PacBio HiFi Reads: ‘Most Effective Stand-Alone Technology for de Novo Assembly’
Monday, August 12, 2019
UPDATE: The article is now published in the Annals of Human Genetics.
A new preprint evaluates the utility of PacBio HiFi reads for assembly of a human genome. The study is a follow-up to a recent publication in Nature Biotechnology that introduced a technique to generate sequencing reads with both long read length and high accuracy.
“Improved assembly and variant detection of a haploid human genome using single-molecule, high-fidelity long reads” comes from lead authors Mitchell Vollger and Glennis Logsdon, senior author Evan Eichler, and collaborators at the University of Washington, PacBio, and other research institutes. For this project, they focused on sequencing a hydatidiform mole human cell line (CHM13), a useful model system because it is haploid unlike typical diploid human cells. “We compared the accuracy, continuity, and gene annotation of genome assemblies generated from either high-fidelity (HiFi) or continuous long-read (CLR) datasets,” the scientists write.
The team generated 24-fold coverage of CHM13, the same sample used to produce a previous assembly with CLR data. They employed the Sequel II System, producing an average of 19.1 Gb of HiFi reads with each SMRT Cell 8M. The HiFi and CLR assemblies had similar contiguity: contig N50 of 29.5 Mb for HiFi and 29.3 Mb for CLR. The HiFi assembly was much more accurate, with an estimated Phred quality value of Q45, compared to Q40 for the CLR assembly. Further, the authors note that, due to divergence in BAC clones used to measure accuracy, the quality value for the HiFi assembly is “a lower bound of the true QV.”
Next, the scientists performed an analysis of segmental duplications (SDs), which are notoriously challenging elements to assemble correctly. The HiFi assembly resolved more of these duplications than the CLR assembly. “HiFi sequence data assemble an additional 10% of duplicated regions and more accurately represent the structure of large tandem repeats, as validated with orthogonal analyses… This is the highest fraction of resolved SDs for any of the published assemblies analyzed thus far,” they report.

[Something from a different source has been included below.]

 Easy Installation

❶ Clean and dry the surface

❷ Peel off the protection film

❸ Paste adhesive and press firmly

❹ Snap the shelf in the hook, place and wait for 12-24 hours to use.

“We conclude that there are three essential strengths of the HiFi technology over CLR technology,” the authors conclude, citing reduced compute time to generate a de novo assembly, superior assembly accuracy, and improved ability to assemble the most difficult regions of the genome. “Our results suggest that HiFi may currently be the most effective stand-alone technology for de novo assembly of human genomes.”